La lutte contre le terrorisme passera essentiellement par plus de moyens octroyés à la police et à la justice. Un projet de loi en ce sens doit être examiné en février en Conseil des ministres. Selon le texte, dévoilé mardi par Le Monde, l'accent sera mis sur la surveillance des apprentis jihadistes et un renforcement des moyens policiers. Donner plus de pouvoir aux policiers, aux parquets et aux préfets pour mieux lutter contre le terrorisme, une éventualité qui inquiète Georges Fenech, député Les Républicains du Rhône et ancien magistrat.

"Des mesures dérogatoires au droit commun"

"Les fouilles, les assignations à résidence sont des mesures qui permettent de contrôler certains individus, rappelle-t-il sur RMC. Maintenant, il faut aussi les entourer d'un maximum de garanties procédurales.

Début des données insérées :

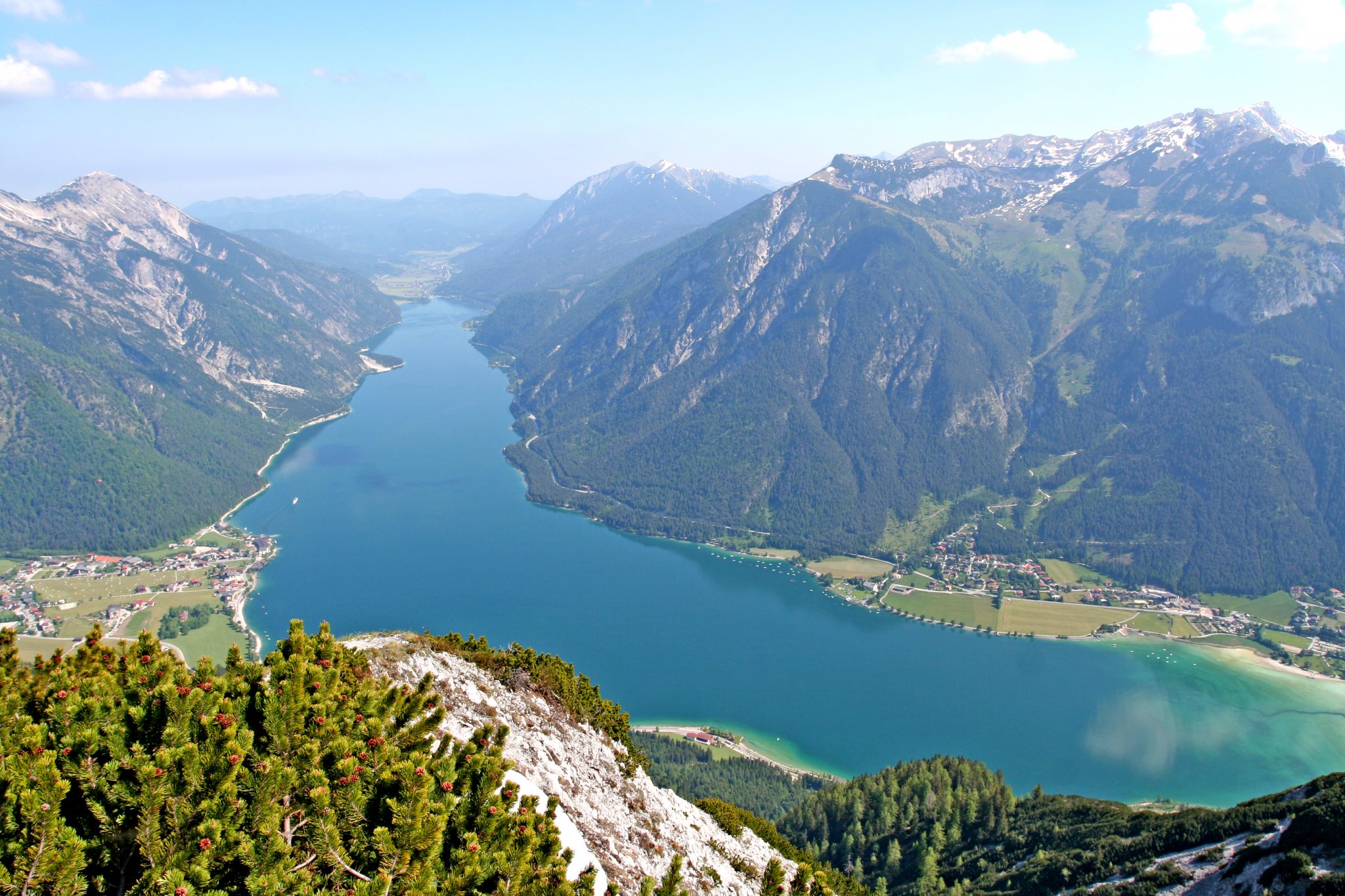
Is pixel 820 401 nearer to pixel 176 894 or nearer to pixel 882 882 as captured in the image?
pixel 882 882

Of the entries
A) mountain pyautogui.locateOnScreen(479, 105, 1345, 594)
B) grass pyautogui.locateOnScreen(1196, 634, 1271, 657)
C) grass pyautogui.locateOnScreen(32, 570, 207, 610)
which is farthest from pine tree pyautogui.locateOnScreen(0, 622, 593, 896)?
mountain pyautogui.locateOnScreen(479, 105, 1345, 594)

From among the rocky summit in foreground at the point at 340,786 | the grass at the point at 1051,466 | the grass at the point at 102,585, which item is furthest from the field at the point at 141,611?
the grass at the point at 1051,466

Or avec ce projet, on ouvre une possibilité pour l'autorité administrative de procéder à des fouilles de voitures habituellement soumises aux règles de la perquisition et normalement autorisées non pas par un magistrat mais par le préfet".

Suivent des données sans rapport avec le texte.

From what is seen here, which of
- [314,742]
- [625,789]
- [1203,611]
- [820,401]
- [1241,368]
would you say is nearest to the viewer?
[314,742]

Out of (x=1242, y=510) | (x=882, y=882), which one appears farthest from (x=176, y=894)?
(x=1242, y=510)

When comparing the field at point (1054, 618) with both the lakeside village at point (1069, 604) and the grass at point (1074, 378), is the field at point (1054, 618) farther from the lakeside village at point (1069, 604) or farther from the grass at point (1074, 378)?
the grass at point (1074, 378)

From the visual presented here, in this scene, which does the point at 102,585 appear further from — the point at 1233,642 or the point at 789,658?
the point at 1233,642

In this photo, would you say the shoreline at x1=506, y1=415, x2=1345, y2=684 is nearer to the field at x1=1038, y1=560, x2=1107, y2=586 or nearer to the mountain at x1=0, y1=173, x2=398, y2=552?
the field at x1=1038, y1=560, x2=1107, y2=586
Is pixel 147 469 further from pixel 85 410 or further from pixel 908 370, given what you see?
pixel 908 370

Il estime donc que "l'on est face à des mesures très dérogatoires au droit commun et qui méritent réflexion". Florian Borg, président du Syndicat des avocats de France, est lui aussi préoccupé par un tel projet de loi. "On a l'impression que la France s'éloigne lentement mais sûrement de la démocratie libérale vers le régime de l'arbitraire, s'alarme-t-il. On retire du pouvoir au juge, pourtant garant des libertés, comme si on avait une crainte de ce dernier, pour en donner plus à la police".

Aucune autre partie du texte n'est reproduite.